Проверка, произведенная следственным комитетом, ни один из криминальных «сигналов» не подтвердила; в деятельности администрации нашли немалое количество административных нарушений, но на «уголовку» материала не хватило, – во всяком случае, пока. Эфиры тоже что-то обнажили: и директор не совсем чудовище, и волонтеры, бывает, ошибаются. Из Астрахани последовали опровержения и встречные версии, волонтеров обвинили в лоббировании каких-то интересов каких-то инвесторов турбизнеса (хорош туризм при грунтовой дороге и близ ракетного полигона!). Так часть публики осталась в уверенности, что «нет правды на земле», тем более нет ее в Астраханской области; другая же посчитала разночиновское дело эффектным «набросом на вентилятор». Дело выбора: фактура в этом скандале такая, что ее можно вывернуть в любую сторону. Можно описать, как кондовая, косная, «совковая» администрация не держит умственно отсталых детей за людей и обрекает их на тусклое, пусть и умеренно сытое, вегетативное существование. Можно описать, как смутьяны «с идейками» оклеветали честных тружеников тяжелейшего социального фронта, «святых людей», которые каждый день идут в этот ад, – и так далее. Хрестоматийный, казалось бы, конфликт между «системой» и «гражданским обществом» оказался гораздо больше собственного сюжета. Столкнулись два гуманитарных стандарта, две попечительские философии: сохранения и развития. И, по всему судя, это столкновение становится типовой коллизией в отношениях казенного и добровольческого секторов.

Гетто хранит деревню
Разночиновский интернат – выражение той системы, которая уже (худо-бедно) справляется с уходом за умственно отсталыми детьми, но еще не справляется с их реабилитацией. Тот скромный потенциал развития, который отпущен этим детям природой и Богом, остается почти невостребованным. Это центральная претензия. Остальное – обстоятельства и полемика о воле к «усилиям добра». Не справляется, потому что не может или потому что не хочет? И вообще, собирается ли справляться?

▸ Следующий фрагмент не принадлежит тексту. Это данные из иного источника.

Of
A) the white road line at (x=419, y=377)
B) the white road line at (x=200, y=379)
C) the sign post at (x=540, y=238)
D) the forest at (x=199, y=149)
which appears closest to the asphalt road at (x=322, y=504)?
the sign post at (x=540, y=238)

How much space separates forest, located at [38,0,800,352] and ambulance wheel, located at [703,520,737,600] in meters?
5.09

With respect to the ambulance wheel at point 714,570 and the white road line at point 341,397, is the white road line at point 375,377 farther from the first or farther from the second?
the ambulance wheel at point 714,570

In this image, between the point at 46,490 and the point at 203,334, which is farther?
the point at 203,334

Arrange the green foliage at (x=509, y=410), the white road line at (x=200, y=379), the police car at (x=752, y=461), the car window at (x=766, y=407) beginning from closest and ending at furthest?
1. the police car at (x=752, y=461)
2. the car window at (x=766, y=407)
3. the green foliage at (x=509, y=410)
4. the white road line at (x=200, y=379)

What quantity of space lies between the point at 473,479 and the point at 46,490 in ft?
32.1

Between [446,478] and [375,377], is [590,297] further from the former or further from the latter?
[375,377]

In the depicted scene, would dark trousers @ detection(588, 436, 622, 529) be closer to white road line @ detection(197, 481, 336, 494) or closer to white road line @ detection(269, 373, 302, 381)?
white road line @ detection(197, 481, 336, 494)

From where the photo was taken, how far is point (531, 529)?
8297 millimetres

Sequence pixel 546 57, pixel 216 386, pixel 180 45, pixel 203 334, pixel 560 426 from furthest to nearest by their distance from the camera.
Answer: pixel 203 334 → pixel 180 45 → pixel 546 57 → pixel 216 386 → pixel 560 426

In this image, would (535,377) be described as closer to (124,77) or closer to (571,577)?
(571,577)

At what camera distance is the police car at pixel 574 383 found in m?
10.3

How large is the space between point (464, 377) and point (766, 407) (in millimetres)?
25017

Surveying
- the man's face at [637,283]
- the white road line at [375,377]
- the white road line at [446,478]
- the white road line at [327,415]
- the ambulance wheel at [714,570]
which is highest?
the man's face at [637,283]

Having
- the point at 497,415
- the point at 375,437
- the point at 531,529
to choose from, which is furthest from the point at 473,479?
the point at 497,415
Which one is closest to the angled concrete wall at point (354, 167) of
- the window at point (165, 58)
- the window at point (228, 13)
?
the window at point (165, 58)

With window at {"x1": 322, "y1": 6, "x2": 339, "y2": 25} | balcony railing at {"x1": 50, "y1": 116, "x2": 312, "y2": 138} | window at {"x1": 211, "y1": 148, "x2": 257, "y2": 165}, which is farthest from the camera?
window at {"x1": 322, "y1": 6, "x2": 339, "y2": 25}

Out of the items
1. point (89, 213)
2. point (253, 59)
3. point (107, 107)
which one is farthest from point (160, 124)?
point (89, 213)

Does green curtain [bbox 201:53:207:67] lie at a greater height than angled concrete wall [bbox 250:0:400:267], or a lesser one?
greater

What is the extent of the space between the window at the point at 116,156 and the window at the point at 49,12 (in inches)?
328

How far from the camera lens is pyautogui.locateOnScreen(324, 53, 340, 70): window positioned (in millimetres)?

Разночиновка – несомненное гетто, рудимент трусливого советского подхода к инвалидам «с глаз долой из сердца вон». К инвалидам «по психической части» – особенно вон и особенно долой. Масштаб тоже советский: не артель, а целый завод  – 250 воспитаннников. Интернат всего в 35 километрах от города, но отрезан от шоссе, и 15-километровая грунтовая «дорога жизни» почти безжизненна в межсезонье, – именно это обстоятельство делает практически невозможной стационарную работу нерядовых специалистов, например, дефектолога, физиотерапевта, – мало кто согласится переехать в резервацию, еще и известно за какую зарплату. Качество низового персонала, видимо, тоже оставляет желать: деревенские женщины наверняка без политесов, не говоря уж про специальные тонкие знания. Перевезти интернат на большую землю – прежде всего означает убить еще одно село, на этот раз немаленькое. Интернат с его золотым ресурсом – без малого 250 рабочих мест (персонала все-таки меньше, многие наверняка берут по 2 ставки, иначе как выжить?) – держит все село. Это чрезвычайно важный фактор; можно опять-таки спорить, что важнее – право больных детей на доступ к полноценной медицине и посильному обучению – или же право здоровых детей жить  в родном селе при неспившихся родителях. Конфликт интересов как будто надуманный, однако в конкретных условиях вопрос встает именно так, – и его надо проговаривать. В селе наверняка воспринимают столичные требования «закрыть или перевести в город» как покушение на будущее своих семей.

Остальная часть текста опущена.